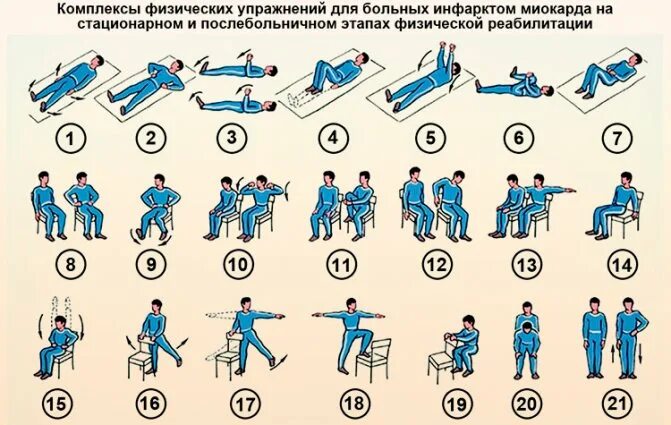 Комплексы физических упражнений для больных инфарктом миокарда на стационарном и послебольничном этапах физической реабилитации

1 2 3 4 5 6 7

8 9 10 11 12 13 14

15 16 17 18 19 20 21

Task brief: Before copying the data, remove the pictures. Then repeat the rest exactly.

Solved exercise:
 Комплексы физических упражнений для больных инфарктом миокарда на стационарном и послебольничном этапах физической реабилитации

1 2 3 4 5 6 7

8 9 10 11 12 13 14

15 16 17 18 19 20 21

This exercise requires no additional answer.